Required work - Render every line of the listing below as a JSON array of strings, one string per line, leaving out the blank lines.

(Data lines)

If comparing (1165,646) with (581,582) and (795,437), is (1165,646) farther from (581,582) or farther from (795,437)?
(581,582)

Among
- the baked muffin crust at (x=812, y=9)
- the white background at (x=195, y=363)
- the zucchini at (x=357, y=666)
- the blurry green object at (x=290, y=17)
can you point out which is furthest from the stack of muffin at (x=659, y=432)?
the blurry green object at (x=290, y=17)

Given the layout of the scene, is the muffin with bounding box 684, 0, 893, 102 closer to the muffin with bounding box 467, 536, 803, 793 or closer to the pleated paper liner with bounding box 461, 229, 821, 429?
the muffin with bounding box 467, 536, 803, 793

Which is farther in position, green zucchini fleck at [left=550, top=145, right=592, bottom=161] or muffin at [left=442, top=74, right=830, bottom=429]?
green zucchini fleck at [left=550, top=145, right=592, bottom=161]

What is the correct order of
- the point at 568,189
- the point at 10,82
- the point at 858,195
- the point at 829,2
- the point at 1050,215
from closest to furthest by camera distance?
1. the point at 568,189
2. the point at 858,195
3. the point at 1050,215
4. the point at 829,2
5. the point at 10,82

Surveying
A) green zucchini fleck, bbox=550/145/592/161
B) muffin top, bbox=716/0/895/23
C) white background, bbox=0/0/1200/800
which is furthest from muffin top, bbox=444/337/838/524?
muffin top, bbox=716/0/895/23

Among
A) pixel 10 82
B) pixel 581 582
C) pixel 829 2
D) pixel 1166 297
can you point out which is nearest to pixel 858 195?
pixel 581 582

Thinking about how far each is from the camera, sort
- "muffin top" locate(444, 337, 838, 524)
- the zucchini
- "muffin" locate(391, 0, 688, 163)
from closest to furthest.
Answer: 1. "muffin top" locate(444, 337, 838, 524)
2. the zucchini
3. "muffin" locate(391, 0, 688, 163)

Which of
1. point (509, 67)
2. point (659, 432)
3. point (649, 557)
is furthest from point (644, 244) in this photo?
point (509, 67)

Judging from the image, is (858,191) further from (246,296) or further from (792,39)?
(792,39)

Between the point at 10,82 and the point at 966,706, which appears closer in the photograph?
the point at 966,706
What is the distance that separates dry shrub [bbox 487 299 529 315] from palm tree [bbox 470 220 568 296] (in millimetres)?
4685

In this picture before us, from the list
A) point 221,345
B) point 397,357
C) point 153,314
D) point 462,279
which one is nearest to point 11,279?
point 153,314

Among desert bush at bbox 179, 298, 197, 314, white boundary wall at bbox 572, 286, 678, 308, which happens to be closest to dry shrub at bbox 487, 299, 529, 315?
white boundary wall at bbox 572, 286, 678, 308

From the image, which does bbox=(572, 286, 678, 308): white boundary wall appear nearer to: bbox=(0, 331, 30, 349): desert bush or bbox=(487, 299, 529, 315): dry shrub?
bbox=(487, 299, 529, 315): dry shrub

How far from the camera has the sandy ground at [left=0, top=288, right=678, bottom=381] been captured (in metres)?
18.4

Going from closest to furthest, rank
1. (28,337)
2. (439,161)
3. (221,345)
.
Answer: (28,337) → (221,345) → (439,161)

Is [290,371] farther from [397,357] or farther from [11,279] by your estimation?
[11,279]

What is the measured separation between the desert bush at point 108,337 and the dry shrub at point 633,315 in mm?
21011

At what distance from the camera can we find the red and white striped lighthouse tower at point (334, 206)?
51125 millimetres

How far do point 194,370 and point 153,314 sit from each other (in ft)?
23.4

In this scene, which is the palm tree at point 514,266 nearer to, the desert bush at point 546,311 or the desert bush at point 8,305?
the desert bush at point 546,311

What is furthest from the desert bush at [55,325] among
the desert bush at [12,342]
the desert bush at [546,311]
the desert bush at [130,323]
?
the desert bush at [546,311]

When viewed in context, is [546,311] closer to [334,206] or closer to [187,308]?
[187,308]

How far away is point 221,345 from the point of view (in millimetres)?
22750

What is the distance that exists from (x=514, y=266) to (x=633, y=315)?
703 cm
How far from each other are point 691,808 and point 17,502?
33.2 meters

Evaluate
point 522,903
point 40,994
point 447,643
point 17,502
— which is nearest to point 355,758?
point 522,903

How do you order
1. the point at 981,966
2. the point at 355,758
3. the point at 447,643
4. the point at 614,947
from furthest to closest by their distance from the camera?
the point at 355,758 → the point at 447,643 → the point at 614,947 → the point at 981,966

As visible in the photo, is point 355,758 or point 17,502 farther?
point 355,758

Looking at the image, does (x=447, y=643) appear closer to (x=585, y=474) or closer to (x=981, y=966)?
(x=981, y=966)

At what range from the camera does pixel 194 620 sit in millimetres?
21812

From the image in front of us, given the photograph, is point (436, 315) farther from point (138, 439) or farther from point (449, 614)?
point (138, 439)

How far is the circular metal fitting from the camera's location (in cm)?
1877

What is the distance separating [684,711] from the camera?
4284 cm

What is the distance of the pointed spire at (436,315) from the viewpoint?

Output of the task -
[
  "If comparing (1165,646) with (581,582) and (795,437), is (1165,646) farther from (581,582) or farther from (795,437)?",
  "(581,582)",
  "Among",
  "- the baked muffin crust at (x=812, y=9)",
  "- the white background at (x=195, y=363)",
  "- the zucchini at (x=357, y=666)",
  "- the blurry green object at (x=290, y=17)",
  "can you point out which is furthest from the stack of muffin at (x=659, y=432)?",
  "the blurry green object at (x=290, y=17)",
  "Given the layout of the scene, is the muffin with bounding box 684, 0, 893, 102 closer to the muffin with bounding box 467, 536, 803, 793 or closer to the pleated paper liner with bounding box 461, 229, 821, 429?",
  "the muffin with bounding box 467, 536, 803, 793",
  "Which is farther in position, green zucchini fleck at [left=550, top=145, right=592, bottom=161] or muffin at [left=442, top=74, right=830, bottom=429]?",
  "green zucchini fleck at [left=550, top=145, right=592, bottom=161]",
  "What is the correct order of",
  "- the point at 568,189",
  "- the point at 10,82",
  "- the point at 858,195",
  "- the point at 829,2",
  "- the point at 1050,215",
  "from closest to furthest by camera distance?",
  "1. the point at 568,189",
  "2. the point at 858,195",
  "3. the point at 1050,215",
  "4. the point at 829,2",
  "5. the point at 10,82",
  "Surveying",
  "A) green zucchini fleck, bbox=550/145/592/161",
  "B) muffin top, bbox=716/0/895/23",
  "C) white background, bbox=0/0/1200/800",
  "which is furthest from muffin top, bbox=444/337/838/524?",
  "muffin top, bbox=716/0/895/23",
  "Among",
  "A) pixel 10 82",
  "B) pixel 581 582",
  "C) pixel 829 2",
  "D) pixel 1166 297",
  "can you point out which is nearest to pixel 858 195?",
  "pixel 581 582",
  "Thinking about how far each is from the camera, sort",
  "- \"muffin top\" locate(444, 337, 838, 524)",
  "- the zucchini",
  "- \"muffin\" locate(391, 0, 688, 163)",
  "from closest to furthest.",
  "Answer: 1. \"muffin top\" locate(444, 337, 838, 524)",
  "2. the zucchini",
  "3. \"muffin\" locate(391, 0, 688, 163)",
  "Which of",
  "1. point (509, 67)",
  "2. point (659, 432)",
  "3. point (649, 557)",
  "is furthest from point (644, 244) in this photo?",
  "point (509, 67)",
  "Judging from the image, is (858,191) further from (246,296) or further from (792,39)?",
  "(792,39)",
  "Between the point at 10,82 and the point at 966,706, which appears closer in the photograph?",
  "the point at 966,706",
  "What is the distance that separates dry shrub [bbox 487 299 529 315] from palm tree [bbox 470 220 568 296] (in millimetres)?",
  "4685",
  "In this picture before us, from the list",
  "A) point 221,345",
  "B) point 397,357",
  "C) point 153,314",
  "D) point 462,279",
  "which one is nearest to point 11,279?",
  "point 153,314",
  "Among desert bush at bbox 179, 298, 197, 314, white boundary wall at bbox 572, 286, 678, 308, which happens to be closest to dry shrub at bbox 487, 299, 529, 315?",
  "white boundary wall at bbox 572, 286, 678, 308",
  "From the image, which does bbox=(572, 286, 678, 308): white boundary wall appear nearer to: bbox=(0, 331, 30, 349): desert bush or bbox=(487, 299, 529, 315): dry shrub?",
  "bbox=(487, 299, 529, 315): dry shrub",
  "How far from the camera has the sandy ground at [left=0, top=288, right=678, bottom=381] been captured (in metres)?",
  "18.4",
  "Going from closest to furthest, rank",
  "1. (28,337)",
  "2. (439,161)",
  "3. (221,345)",
  ".",
  "Answer: (28,337) → (221,345) → (439,161)",
  "Is [290,371] farther from [397,357] or farther from [11,279] by your estimation?",
  "[11,279]",
  "What is the measured separation between the desert bush at point 108,337 and the dry shrub at point 633,315 in mm?",
  "21011",
  "At what distance from the camera can we find the red and white striped lighthouse tower at point (334, 206)?",
  "51125 millimetres",
  "How far do point 194,370 and point 153,314 sit from each other (in ft)?",
  "23.4",
  "In this scene, which is the palm tree at point 514,266 nearer to, the desert bush at point 546,311 or the desert bush at point 8,305?",
  "the desert bush at point 546,311",
  "What is furthest from the desert bush at [55,325] among",
  "the desert bush at [12,342]",
  "the desert bush at [546,311]",
  "the desert bush at [130,323]",
  "?",
  "the desert bush at [546,311]",
  "When viewed in context, is [546,311] closer to [334,206] or closer to [187,308]?",
  "[187,308]",
  "How far away is point 221,345 from the point of view (in millimetres)?",
  "22750",
  "What is the distance that exists from (x=514, y=266) to (x=633, y=315)?",
  "703 cm",
  "How far from each other are point 691,808 and point 17,502?",
  "33.2 meters",
  "Evaluate",
  "point 522,903",
  "point 40,994",
  "point 447,643",
  "point 17,502",
  "— which is nearest to point 355,758?",
  "point 522,903",
  "How do you order",
  "1. the point at 981,966",
  "2. the point at 355,758",
  "3. the point at 447,643",
  "4. the point at 614,947",
  "from furthest to closest by their distance from the camera?",
  "the point at 355,758 → the point at 447,643 → the point at 614,947 → the point at 981,966",
  "As visible in the photo, is point 355,758 or point 17,502 farther?",
  "point 355,758",
  "Looking at the image, does (x=447, y=643) appear closer to (x=585, y=474) or closer to (x=981, y=966)?",
  "(x=981, y=966)",
  "At what range from the camera does pixel 194 620 sit in millimetres?",
  "21812",
  "From the image in front of us, given the photograph, is point (436, 315) farther from point (138, 439) or farther from point (449, 614)?",
  "point (138, 439)",
  "How far is the circular metal fitting from the camera's location (in cm)?",
  "1877",
  "What is the distance separating [684,711] from the camera?",
  "4284 cm",
  "What is the distance of the pointed spire at (436,315) from the viewpoint?"
]